INSTRUCTIONS FOR THE TASK —
Copy out the lines word for word, beginning with the line that contains "Is the point" and continuing through the final line.
___
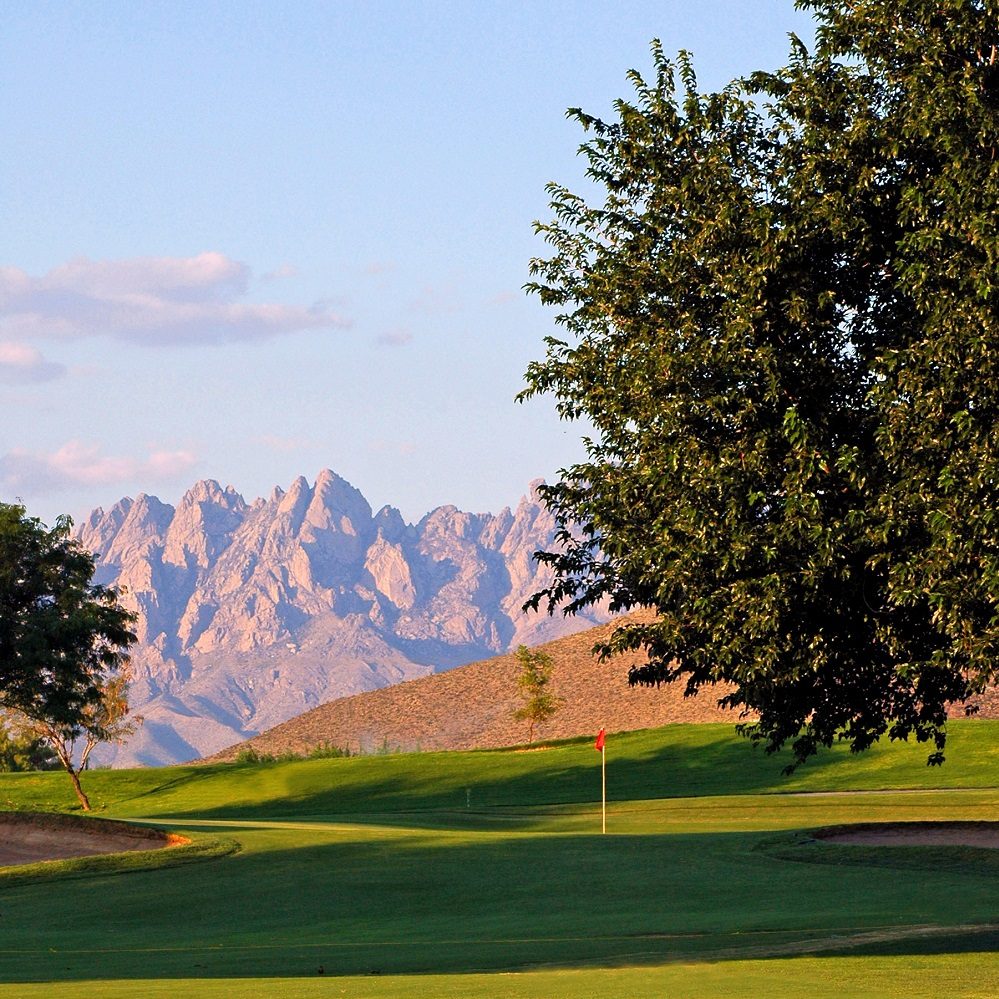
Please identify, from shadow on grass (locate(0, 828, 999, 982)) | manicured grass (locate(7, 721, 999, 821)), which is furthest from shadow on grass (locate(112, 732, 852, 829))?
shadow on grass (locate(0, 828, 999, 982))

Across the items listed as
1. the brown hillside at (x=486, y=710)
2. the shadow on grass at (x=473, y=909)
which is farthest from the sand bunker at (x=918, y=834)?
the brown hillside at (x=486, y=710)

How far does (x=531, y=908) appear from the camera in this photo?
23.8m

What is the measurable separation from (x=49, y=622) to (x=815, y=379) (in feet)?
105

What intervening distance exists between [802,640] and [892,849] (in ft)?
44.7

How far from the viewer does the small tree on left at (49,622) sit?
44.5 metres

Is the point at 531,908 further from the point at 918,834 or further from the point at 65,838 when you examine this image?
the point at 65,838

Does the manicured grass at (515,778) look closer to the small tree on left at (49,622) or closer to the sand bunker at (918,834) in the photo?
___
SOLUTION TO THE PROBLEM —
Is the point at 531,908 further from the point at 918,834 or further from the point at 65,838 when you examine this image?
the point at 65,838

Does the manicured grass at (515,778) look closer to the small tree on left at (49,622) or closer to the sand bunker at (918,834) in the photo?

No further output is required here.